Я оставил покои Феодора со смешанными чувствами. Этот человек, который всю жизнь тянулся скорее к книгам, нежели к мечу, более других своих братьев напоминал мне Мануила. Как и его отец, Феодор был наделен несомненными талантами и, безусловно, мог принести пользу своей стране. Однако бывший деспот Мореи был крайне непредсказуем в своих делах и поступках.
Кроме того, Феодор был чрезвычайно внушаемой личностью и целиком подпал под влияние своего окружения, в основном состоявшего из поэтов и философов, то есть людей мысли и слова, нежели действия. Он слишком глубоко уверовал в идеалы, которые создавало его воображение, и жил в каком-то своем придуманном мире, имеющем мало общего с реальностью. Однако стоило признать, сейчас Феодор действительно оставался наиболее вероятным претендентом на престол, ведь именно за ним стояла большая часть столичной знати.
– Куда это ты так спешишь, Георгий? – услышал я голос позади себя и обернулся.
С другого конца дворцовой галереи ко мне приближались двое мужчин. Первый, который и окликнул меня, был одет в дорогой, расшитый золотыми узорами хитон – непозволительная роскошь по нынешним временам. Однако Лука Нотарас мог себе это позволить. Он происходил из очень влиятельной семьи, был женат на родственнице самого императора, а недавно получил титул месазона44
. О его несметных богатствах ходили легенды, говорили даже, что свой высокий титул Нотарас получил в обмен на прощение ссуд, которые он предоставил императорской казне. Многие недолюбливали месазона за его надменность и высокомерие, но скрывали свои чувства, поскольку Нотарас славился своей безжалостностью и давно создал себе репутацию человека решительного и опасного.Спутник Нотараса был облачен в белоснежную мантию государственного мужа и глядел на меня с привычной суровостью, свойственной верховным служителям закона. Его запавшие под густыми бровями глаза блестели, словно у коршуна в предвкушении долгожданной добычи.
Этим человеком был Георгий Куртесий, государственный судья и бывший секретарь императора. Как и его спутник, он происходил из богатой и знатной семьи, сделал блестящую карьеру на государственной службе, и кто знает, что ждало его впереди, если бы не дружба с Марком Эфесским, которую он завел сразу после возвращения из Флоренции, где было подписано соглашение об унии. Когда-то он рьяно ратовал за союз христианских церквей, однако после знакомства с Марком взгляды Георгия резко переменились, и теперь он превратился в непримиримого борца за сохранение православной веры.
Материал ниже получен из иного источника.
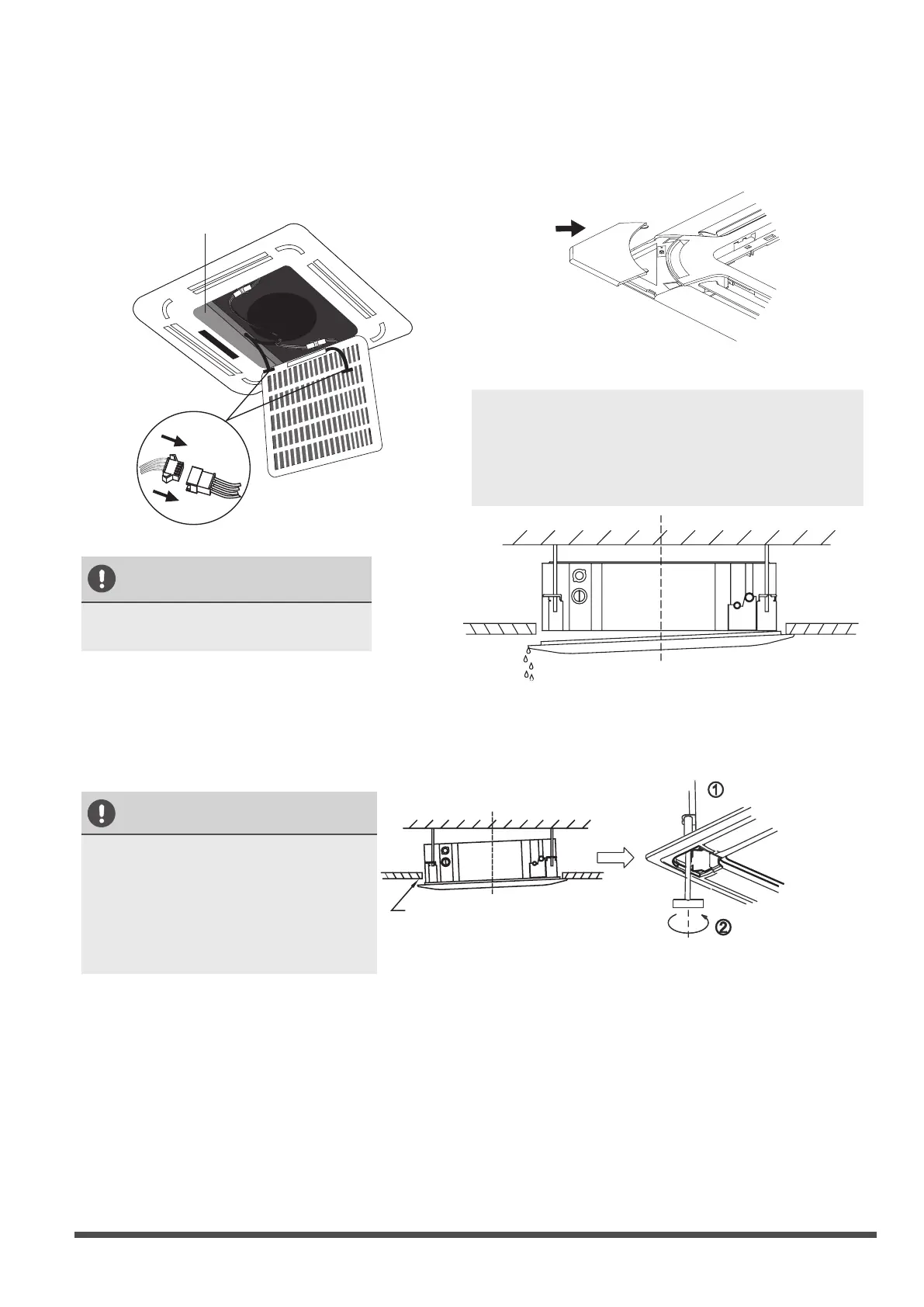 ①

②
В этом деле он пошел даже дальше своего учителя, и его полные гнева проповеди собирали ничуть не меньше народу, чем проповеди самого Марка.
Именно Георгия я видел сегодня во главе городской бедноты. Он знал, как управлять толпой, и умело применял свои знания для борьбы с противниками. После его обличительных речей многие чиновники боялись появляться на улицах, а латинские священники обзаводились надежной охраной для передвижения по городу.
Этих абсолютно непохожих по характеру людей объединяла общая цель – изгнание венецианцев из города и отказ от унии с Римом. Именно таких сейчас и собирал вокруг себя Феодор.
– У вас какое-то дело к царевичу? – спросил я после короткого приветствия.
– Да. Феодор желал нас видеть, – ответил Нотарас. – Ты, я смотрю, тоже удостоился такой милости. О чем же шла ваша беседа?
– Ни о чем существенном, – солгал я с самым непринужденным видом. – Я получил приказ собираться в дорогу. Вскоре мы отправляемся в Селимврию – новые владения царевича.
– Ты полагаешь, что эта поездка состоится? – многозначительно поинтересовался Нотарас.
Его тон мне не понравился.
– Что же может ей помешать? – нахмурил брови я.
– Здоровье нашего императора вызывает серьезные опасения, – вздохнул месазон. – Полагаю, что Феодору было бы лучше задержаться в столице.
– Это будем решать не мы с тобой, – холодно ответил я.
– Что же, ты прав, – дружелюбно улыбнулся Нотарас, резко переменив тему. – Как поживает Константин? Я слышал, он готовится к войне с султаном.
– О его планах мне неизвестно, – коротко ответил я. – Но следует готовиться ко всему.
– Стоит ли ссориться с турками, когда смертельная беда нависла над нашим государством? – вмешался в разговор Куртесий. – Не лучше ли попытаться пойти на сближение с неверными, дабы их гнев был направлен против тех, кто много лет стравливал нас между собой?
Слова, произнесенные Григорием, мне уже доводилось слышать сегодня на площади, и я поспешил возразить.
– Ты ведь знаешь, что Константинополь торчит словно кость в горле у султана! Без помощи запада мы обречены на вечное османское иго. К сожалению, сейчас у нас нет возможности выбирать себе друзей!
Выслушав меня, Куртесий мрачно покачал головой.